Book Synopsis Asymptotic Methods For Integrals by : Nico M Temme
Download or read book Asymptotic Methods For Integrals written by Nico M Temme and published by World Scientific. This book was released on 2014-10-31 with total page 628 pages. Available in PDF, EPUB and Kindle. Book excerpt: This book gives introductory chapters on the classical basic and standard methods for asymptotic analysis, such as Watson's lemma, Laplace's method, the saddle point and steepest descent methods, stationary phase and Darboux's method. The methods, explained in great detail, will obtain asymptotic approximations of the well-known special functions of mathematical physics and probability theory.

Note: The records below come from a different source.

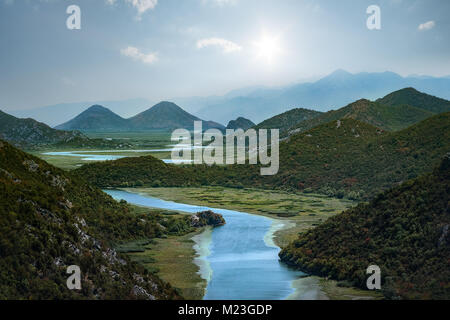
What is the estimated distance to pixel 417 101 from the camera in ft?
626

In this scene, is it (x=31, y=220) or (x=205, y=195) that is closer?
(x=31, y=220)

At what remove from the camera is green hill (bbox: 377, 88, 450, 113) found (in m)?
185

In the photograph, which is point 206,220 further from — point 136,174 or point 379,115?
point 379,115

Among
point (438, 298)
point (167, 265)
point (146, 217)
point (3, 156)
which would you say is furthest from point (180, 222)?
point (438, 298)

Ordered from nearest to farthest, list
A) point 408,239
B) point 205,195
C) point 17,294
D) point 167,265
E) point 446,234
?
point 17,294, point 446,234, point 408,239, point 167,265, point 205,195

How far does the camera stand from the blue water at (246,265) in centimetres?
2952

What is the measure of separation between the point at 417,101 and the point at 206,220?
15688cm

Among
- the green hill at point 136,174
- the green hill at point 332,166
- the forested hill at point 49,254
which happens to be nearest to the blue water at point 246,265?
the forested hill at point 49,254

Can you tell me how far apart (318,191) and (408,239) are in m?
45.5

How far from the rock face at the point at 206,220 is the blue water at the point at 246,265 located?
105 centimetres

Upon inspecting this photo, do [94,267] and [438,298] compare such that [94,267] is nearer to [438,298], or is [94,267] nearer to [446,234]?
[438,298]

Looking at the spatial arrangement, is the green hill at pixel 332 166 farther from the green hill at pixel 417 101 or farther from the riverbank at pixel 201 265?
the green hill at pixel 417 101

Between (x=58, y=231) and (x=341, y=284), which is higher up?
(x=58, y=231)

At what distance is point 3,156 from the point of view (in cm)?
3691
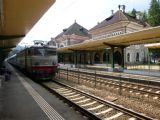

After these introductory chapters, the methods of uniform asymptotic analysis are described in which several parameters have influence on typical phenomena: turning points and transition points, coinciding saddle and singularities. In all these examples, the special functions are indicated that describe the peculiar behavior of the integrals.The text extensively covers the classical methods with an emphasis on how to obtain expansions, and how to use the results for numerical methods, in particular for approximating special functions. In this way, we work with a computational mind: how can we use certain expansions in numerical analysis and in computer programs, how can we compute coefficients, and so on.